The rug later inspires the young Australian boy to undertake some research on Morocco. He uses the internet to find information and draws a picture of Morocco. On the other side of the world another young boy also likes to draw, but he draws in the sand of the desert. This boy also enjoys time on the computer, a new purchase for his family on their shopping trip.
Jeannie Baker’s artwork does not disappoint. You could easily spend hours poring over the intricate illustrations and find something new each time. The attention to detail is extraordinary. You will simply want to reach in and stroke the woollen jumper on the baby or dig your hand into the hessian bags and let the spices run through your fingers.
Jeannie Baker truly is a master of creating the most intricate and textural art using a range of natural and artificial materials, including steel, timber, fabric and foliage.
There are so many things to look out for. Baker has focussed on the smallest of elements that could easily go unnoticed. It is these elements in the backgrounds of each page that really help you to understand the community and lifestyle in each of the boy’s worlds. In Australia, there are the football team colours and dogs being pushed in prams. In Morocco, there are donkeys for transport and a bustling market place. She also connects the families through texture and colour. Each of the boys wears red, while their younger siblings wear yellow woollen jumpers.

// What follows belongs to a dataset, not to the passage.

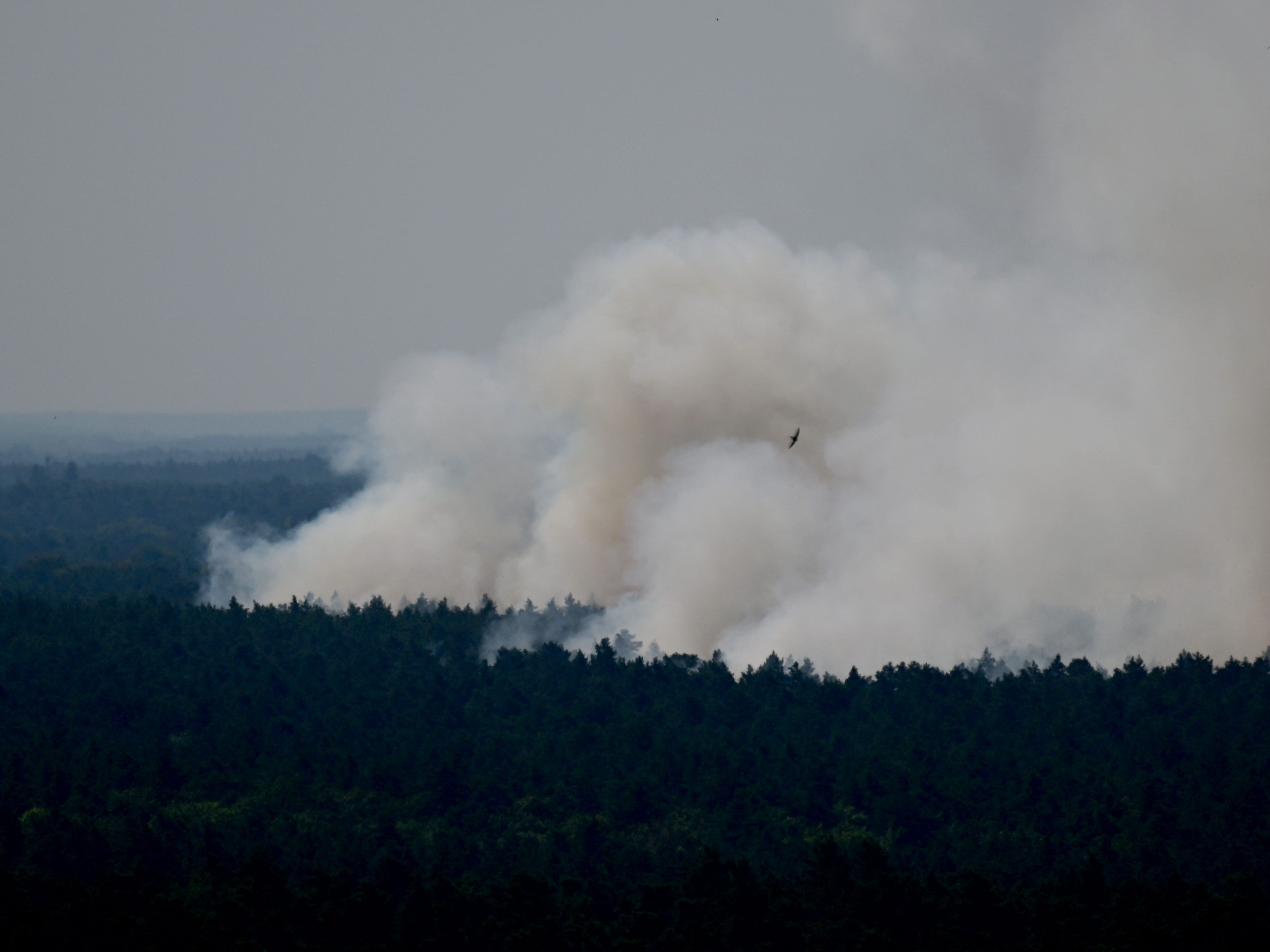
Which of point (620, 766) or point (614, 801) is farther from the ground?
point (620, 766)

This is a universal story, void of words, which makes it an accessible story to any family, of any culture and of any language.
Have you read Mirror? How would you rate it?
Publisher: Walker Books Ltd, November 2010
Suitable for:Ages 3+
Awards: ABIA Picture Book of the Year for Younger Children 2011, Indie Book of the Year in Chidlren’s Category 2011, Premier’s Literary Awards for Children’s Literature 2011, CBCA Picture Book of the Year 2011- shortlisted.